It’s worth leaving the house.
That’s one of the basic premises of travel, that it’s a far better thing to go somewhere yourself, than to read about someone else’s travels (or watch them on television or some other filmed media) from the comfort of hearth, home, routine.
I’ve totally bought into this premise, as you might expect — my life is structured around regular travel, and has been for some years now. And I can’t help but notice that a great deal of travel is…well…incredibly dull.
It makes for terrible stories. A good story, whether you see it in a movie or read it in a novel or a memoir , is just like real life, but with the boring parts removed. Travel is just like a movie with all the boring (and confusing and contradictory) parts left in.
Think about it: If you were watching a movie, you would not experience minute after cursed minute on an overnight flight, you would see maybe one shot of the main character staring at the fasten seat belt sign — and then the plane touches down. One or two revolutions of the baggage claim carousel, but not the fifty it takes to spit out your bag.
It is my theory that this is why so many Americans behave badly when they travel, quick to revert to petulant, demanding toddlers* — we’re not hip to the boring truth of travel, because we get very, very little vacation time in this country.
This is a fact oft-asserted and not oft-backed up, but it is actually true. Vacation time is traditionally awarded based on years of service, with longer-serving employees receiving more vacation time. Only 17% of private sector U.S. employees with five years on the job receive at least three weeks worth of paid vacation days a year. Bear in mind that the median amount of time that people spend in a job is now 4.4 years, so many employed Americans aren’t even going to get that much. Among employees who have been on the job for a year, eight in ten are getting less than two weeks of vacation time, most are getting less than nine days.
Given all this, the vast majority of the average traveler’s experience comes from vicariously living through someone else’s journeys, via travel narrative–whether it’s Paul Theroux, Anthony Bourdain, Eat Pray Love (book or movie), or even the Sunday section of the local newspaper. Fiction or nonfiction, for these purposes it doesn’t matter — there has never been a travel story published that gives a second by second account of a journey, and for good reason.
So little wonder that we get so impatient when we’re off on our long-awaited holiday — nothing creates rage like unmet expectations, and the idea that everyone’s having a better, or at least a more interestingly disastrous time, than Y-O-U.
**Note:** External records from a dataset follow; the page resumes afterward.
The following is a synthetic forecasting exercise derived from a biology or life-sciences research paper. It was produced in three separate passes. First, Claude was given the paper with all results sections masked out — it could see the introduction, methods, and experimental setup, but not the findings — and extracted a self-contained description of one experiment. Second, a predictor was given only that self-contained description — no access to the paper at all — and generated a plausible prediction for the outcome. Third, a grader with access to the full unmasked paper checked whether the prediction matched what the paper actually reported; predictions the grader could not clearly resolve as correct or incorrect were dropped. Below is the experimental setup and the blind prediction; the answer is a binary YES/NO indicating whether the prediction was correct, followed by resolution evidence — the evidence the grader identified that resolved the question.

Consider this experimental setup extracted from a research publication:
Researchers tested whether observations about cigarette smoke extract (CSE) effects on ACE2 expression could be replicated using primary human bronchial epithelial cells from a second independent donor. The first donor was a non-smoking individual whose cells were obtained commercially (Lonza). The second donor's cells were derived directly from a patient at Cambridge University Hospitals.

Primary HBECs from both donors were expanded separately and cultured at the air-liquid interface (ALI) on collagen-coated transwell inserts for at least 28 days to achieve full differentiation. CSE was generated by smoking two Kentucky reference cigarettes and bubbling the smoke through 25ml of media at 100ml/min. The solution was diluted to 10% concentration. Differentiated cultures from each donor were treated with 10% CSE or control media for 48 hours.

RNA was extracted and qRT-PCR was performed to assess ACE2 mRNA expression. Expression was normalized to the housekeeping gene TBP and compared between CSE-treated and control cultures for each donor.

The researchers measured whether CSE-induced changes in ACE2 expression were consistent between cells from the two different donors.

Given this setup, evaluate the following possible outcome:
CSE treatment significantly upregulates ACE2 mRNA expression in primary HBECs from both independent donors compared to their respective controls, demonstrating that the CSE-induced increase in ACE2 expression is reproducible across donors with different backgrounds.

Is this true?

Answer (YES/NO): YES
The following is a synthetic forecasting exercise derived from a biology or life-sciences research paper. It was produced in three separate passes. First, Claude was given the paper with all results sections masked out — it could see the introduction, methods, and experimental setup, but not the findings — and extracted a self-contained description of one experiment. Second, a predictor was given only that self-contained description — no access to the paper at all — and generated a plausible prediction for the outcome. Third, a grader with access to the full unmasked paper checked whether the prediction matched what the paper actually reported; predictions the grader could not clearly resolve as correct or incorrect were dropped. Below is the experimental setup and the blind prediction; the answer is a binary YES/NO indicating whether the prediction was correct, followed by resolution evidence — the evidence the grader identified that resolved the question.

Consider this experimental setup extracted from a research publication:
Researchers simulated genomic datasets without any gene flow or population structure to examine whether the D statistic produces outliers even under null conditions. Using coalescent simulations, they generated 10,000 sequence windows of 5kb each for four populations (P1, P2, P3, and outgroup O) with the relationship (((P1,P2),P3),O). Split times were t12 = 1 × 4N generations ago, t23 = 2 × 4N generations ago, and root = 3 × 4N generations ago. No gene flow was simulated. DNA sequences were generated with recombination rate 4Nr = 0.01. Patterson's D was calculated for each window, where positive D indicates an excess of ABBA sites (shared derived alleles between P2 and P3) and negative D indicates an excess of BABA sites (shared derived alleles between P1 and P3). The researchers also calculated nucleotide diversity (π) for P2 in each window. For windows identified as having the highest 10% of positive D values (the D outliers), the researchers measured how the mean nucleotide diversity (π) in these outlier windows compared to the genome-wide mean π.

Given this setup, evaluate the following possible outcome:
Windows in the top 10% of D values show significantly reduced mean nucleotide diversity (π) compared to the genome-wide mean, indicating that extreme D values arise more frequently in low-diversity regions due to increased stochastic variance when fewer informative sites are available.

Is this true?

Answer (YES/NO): YES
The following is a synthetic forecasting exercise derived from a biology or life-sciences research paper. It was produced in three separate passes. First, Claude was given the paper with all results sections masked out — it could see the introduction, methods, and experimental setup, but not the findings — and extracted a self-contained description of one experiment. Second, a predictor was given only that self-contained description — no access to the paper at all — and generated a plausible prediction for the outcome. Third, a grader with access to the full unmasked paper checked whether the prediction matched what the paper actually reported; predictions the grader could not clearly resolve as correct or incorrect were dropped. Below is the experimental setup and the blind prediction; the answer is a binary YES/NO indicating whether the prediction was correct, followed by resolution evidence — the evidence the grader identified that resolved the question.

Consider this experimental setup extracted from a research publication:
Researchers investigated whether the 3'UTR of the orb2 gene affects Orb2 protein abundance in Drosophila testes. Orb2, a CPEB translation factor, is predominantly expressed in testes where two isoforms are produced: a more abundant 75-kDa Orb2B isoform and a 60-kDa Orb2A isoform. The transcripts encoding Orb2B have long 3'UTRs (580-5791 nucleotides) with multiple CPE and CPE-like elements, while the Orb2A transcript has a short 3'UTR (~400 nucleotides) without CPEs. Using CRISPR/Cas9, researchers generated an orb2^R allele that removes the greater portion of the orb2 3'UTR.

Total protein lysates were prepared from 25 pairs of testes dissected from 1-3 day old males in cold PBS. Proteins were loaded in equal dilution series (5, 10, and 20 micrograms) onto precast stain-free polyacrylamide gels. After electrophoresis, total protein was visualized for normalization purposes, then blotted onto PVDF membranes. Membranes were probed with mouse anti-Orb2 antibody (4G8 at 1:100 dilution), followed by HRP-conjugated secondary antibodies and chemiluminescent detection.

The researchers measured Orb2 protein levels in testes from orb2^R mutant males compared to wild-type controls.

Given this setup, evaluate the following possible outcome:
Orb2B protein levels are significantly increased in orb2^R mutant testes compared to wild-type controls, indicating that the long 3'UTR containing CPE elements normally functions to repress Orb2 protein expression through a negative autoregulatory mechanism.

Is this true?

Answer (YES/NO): NO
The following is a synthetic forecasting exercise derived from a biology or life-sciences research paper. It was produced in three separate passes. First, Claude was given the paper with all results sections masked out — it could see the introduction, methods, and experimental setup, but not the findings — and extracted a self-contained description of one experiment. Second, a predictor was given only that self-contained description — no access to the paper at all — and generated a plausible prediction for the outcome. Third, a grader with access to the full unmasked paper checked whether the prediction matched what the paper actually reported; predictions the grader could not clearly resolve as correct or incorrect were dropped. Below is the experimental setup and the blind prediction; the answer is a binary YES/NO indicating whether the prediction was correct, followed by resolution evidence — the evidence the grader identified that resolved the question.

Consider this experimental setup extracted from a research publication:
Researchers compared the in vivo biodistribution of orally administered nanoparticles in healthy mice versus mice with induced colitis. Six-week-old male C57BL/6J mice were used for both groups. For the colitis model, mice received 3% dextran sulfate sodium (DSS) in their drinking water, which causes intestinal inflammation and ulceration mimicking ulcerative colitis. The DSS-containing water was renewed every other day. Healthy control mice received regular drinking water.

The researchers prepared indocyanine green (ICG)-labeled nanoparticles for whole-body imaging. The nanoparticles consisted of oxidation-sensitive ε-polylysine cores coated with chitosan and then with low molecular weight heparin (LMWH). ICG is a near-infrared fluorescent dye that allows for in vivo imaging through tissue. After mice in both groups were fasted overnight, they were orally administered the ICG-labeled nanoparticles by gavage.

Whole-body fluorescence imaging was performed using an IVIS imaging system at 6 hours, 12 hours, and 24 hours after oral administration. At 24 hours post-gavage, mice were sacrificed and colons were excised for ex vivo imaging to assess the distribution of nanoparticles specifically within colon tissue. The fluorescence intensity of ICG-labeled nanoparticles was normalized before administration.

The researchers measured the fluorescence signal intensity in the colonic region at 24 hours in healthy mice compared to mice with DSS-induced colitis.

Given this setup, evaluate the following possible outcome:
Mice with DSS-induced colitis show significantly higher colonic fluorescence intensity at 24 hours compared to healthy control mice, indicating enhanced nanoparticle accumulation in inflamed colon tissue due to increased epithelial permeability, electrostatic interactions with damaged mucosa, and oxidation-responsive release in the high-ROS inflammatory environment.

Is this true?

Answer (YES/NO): NO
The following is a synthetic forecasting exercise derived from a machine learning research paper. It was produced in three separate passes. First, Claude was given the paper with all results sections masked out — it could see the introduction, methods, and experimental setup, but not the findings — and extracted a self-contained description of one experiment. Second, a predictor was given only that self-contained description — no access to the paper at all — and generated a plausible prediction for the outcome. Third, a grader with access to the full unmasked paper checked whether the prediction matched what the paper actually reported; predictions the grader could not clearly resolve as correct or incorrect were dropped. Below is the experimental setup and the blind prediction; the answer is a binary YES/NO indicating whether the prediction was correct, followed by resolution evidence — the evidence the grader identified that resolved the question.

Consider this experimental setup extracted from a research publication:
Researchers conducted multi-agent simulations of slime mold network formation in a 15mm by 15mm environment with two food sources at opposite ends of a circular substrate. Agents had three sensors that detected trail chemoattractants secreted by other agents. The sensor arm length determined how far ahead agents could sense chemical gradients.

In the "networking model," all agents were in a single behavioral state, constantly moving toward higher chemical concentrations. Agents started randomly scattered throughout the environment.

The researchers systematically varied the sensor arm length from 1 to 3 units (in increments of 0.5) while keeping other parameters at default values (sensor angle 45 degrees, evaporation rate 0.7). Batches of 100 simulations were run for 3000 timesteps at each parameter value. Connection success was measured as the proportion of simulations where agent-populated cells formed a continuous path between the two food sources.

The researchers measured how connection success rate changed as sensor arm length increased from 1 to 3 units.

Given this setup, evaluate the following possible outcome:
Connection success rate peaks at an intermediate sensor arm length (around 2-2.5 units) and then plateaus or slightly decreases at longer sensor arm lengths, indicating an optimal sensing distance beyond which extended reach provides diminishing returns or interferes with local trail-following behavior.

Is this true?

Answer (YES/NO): NO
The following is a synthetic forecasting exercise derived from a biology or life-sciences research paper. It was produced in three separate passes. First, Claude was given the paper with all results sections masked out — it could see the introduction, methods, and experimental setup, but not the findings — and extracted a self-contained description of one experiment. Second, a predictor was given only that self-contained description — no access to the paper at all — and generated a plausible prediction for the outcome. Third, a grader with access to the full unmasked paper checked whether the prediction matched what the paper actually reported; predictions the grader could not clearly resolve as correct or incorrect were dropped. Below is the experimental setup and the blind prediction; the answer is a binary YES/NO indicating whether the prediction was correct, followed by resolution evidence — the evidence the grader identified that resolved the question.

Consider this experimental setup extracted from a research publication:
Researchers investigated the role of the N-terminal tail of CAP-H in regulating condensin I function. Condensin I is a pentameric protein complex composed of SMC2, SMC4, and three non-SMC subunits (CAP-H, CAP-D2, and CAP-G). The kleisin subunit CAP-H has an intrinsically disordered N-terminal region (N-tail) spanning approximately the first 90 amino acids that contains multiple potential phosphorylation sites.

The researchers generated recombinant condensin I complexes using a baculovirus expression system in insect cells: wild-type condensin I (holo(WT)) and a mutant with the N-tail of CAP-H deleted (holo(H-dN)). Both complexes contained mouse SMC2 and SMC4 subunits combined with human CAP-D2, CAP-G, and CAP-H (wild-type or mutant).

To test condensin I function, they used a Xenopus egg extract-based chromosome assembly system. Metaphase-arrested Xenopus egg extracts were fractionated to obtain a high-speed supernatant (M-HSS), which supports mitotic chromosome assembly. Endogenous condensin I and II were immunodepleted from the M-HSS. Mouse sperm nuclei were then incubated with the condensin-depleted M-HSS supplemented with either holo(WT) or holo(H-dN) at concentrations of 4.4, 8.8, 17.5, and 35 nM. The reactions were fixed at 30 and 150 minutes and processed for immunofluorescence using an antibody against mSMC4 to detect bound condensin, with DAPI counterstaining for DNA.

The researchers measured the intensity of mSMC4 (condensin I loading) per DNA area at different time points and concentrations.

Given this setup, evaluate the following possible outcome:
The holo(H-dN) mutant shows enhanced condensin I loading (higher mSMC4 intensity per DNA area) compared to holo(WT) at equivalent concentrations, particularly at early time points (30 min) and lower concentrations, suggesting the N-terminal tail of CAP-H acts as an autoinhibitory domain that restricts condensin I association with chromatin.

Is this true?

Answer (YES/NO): YES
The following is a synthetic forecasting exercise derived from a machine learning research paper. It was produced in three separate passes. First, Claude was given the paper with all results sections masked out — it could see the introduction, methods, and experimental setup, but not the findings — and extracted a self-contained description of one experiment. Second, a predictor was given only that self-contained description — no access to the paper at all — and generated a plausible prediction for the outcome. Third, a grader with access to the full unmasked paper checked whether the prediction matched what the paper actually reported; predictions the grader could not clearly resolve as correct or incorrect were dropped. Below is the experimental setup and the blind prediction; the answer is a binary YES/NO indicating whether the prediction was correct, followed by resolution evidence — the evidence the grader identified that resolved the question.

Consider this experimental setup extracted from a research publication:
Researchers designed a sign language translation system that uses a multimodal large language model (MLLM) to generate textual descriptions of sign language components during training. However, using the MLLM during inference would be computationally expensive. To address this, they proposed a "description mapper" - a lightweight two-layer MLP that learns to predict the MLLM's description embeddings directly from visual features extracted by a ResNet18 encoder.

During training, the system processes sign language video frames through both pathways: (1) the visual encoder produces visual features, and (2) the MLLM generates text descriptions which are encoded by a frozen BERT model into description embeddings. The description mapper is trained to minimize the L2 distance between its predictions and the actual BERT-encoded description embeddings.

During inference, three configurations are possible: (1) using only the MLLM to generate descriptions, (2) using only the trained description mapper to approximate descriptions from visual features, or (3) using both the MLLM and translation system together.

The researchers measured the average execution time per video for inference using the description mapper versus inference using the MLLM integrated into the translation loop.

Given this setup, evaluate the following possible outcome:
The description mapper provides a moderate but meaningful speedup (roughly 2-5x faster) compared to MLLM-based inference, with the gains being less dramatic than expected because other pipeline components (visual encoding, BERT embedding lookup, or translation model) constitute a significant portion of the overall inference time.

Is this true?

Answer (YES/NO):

Travel is boring, annoying, confusing, at least some of the time. You’ll like it more once you realize it’s supposed to be that way. So embrace the truth, and then, when you’re good and calm, go ahead and leave the house.
*Despite being well into my childbearing years, I’m not a parent and so am not by nature an apologist for children travelers, but I will say that I have never seen any bad behavior from a child on an airport or airplane that matches the tantrums I’ve seen thrown by the fully grown — uncontrollable fits of pique and rage that have even occasionally led to arrest.